The FTX estate, which inherited the assets of the collapsed crypto exchange and hedge fund, has liquidated most of its stake in the Grayscale Bitcoin Trust (GBTC), which recently became a spot exchange-traded fund (ETF). The sale reportedly generated about $600 million for the estate, which is seeking to raise cash and settle debts.
The FTX estate was formed after the FTX exchange and its affiliated hedge fund, Alameda Research, filed for bankruptcy in October 2023, following a series of losses and lawsuits. The estate inherited the assets and liabilities of the defunct entities, including a large position in the GBTC, which was the largest and oldest Bitcoin fund in the US.

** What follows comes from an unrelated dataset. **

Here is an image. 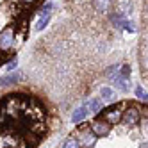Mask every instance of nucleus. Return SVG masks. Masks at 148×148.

According to court documents, the FTX estate owned 22.28 million shares of the GBTC as of October 2023, worth about $902 million at the time. The GBTC was a trust that held Bitcoin on behalf of its investors, who could buy and sell its shares on the secondary market. However, the GBTC shares often traded at a significant discount or premium to the net asset value (NAV) of the underlying Bitcoin, depending on the supply and demand dynamics.
GBTC Converted to Spot ETF on January 11
On January 11, 2024, the GBTC was converted to a spot ETF, after receiving approval from the US Securities and Exchange Commission (SEC). This meant that the GBTC shares could now be redeemed for the actual Bitcoin by authorized participants, who are large institutional investors that can create and redeem ETF shares. This also meant that the GBTC shares would trade closer to the NAV of the Bitcoin, eliminating the discount or premium.
The conversion of the GBTC to a spot ETF was a long-awaited event for many investors, who had been waiting for a more efficient and transparent way to gain exposure to Bitcoin. The GBTC was the first Bitcoin fund to be converted to an ETF, following the SEC’s authorization of several spot Bitcoin ETFs in late 2023. The GBTC ETF now has about $23 billion in assets under management, making it the largest Bitcoin ETF in the US.
FTX Estate Sold More Than Two-Thirds of Its GBTC Shares
According to Bloomberg and CoinDesk, which cited sources familiar with the matter, the FTX estate sold more than two-thirds of its GBTC shares in the first three days of trading after the ETF conversion. The sale was executed by Marex Capital, a London-based broker-dealer that specializes in crypto and digital assets.
The sale of the GBTC shares fetched about $600 million for the FTX estate, which is seeking to raise cash and settle its debts with creditors and counterparties. The FTX estate had received court approval in November 2023 to sell its assets, including its GBTC holdings, in its reasonable business judgment.
The sale of the GBTC shares by the FTX estate also contributed to the massive outflows from the GBTC ETF in the past week. According to data from CoinShares, the GBTC ETF saw $2.2 billion of net outflows, overshadowing the inflows of $931 million and $860 million by its rivals BlackRock and Fidelity, respectively. Some analysts have suggested that investors are leaving the GBTC ETF due to its relatively high fees compared to other Bitcoin ETFs.
Alameda Research Dropped Lawsuit Against Grayscale
The FTX estate’s sale of the GBTC shares also coincided with the withdrawal of a lawsuit against Grayscale, the sponsor of the GBTC ETF, by Alameda Research. Alameda Research had sued Grayscale in March 2023, accusing it of charging excessive fees and imposing a self-imposed redemption ban that prevented shareholders from acquiring the Bitcoin held by the trust.
Alameda Research had argued that Grayscale was abusing its monopoly position in the Bitcoin fund market and harming its investors. However, Alameda Research dropped the lawsuit on January 22, 2024, without giving any reason. Grayscale had denied the allegations and said that it was always working to provide the best service and value to its investors.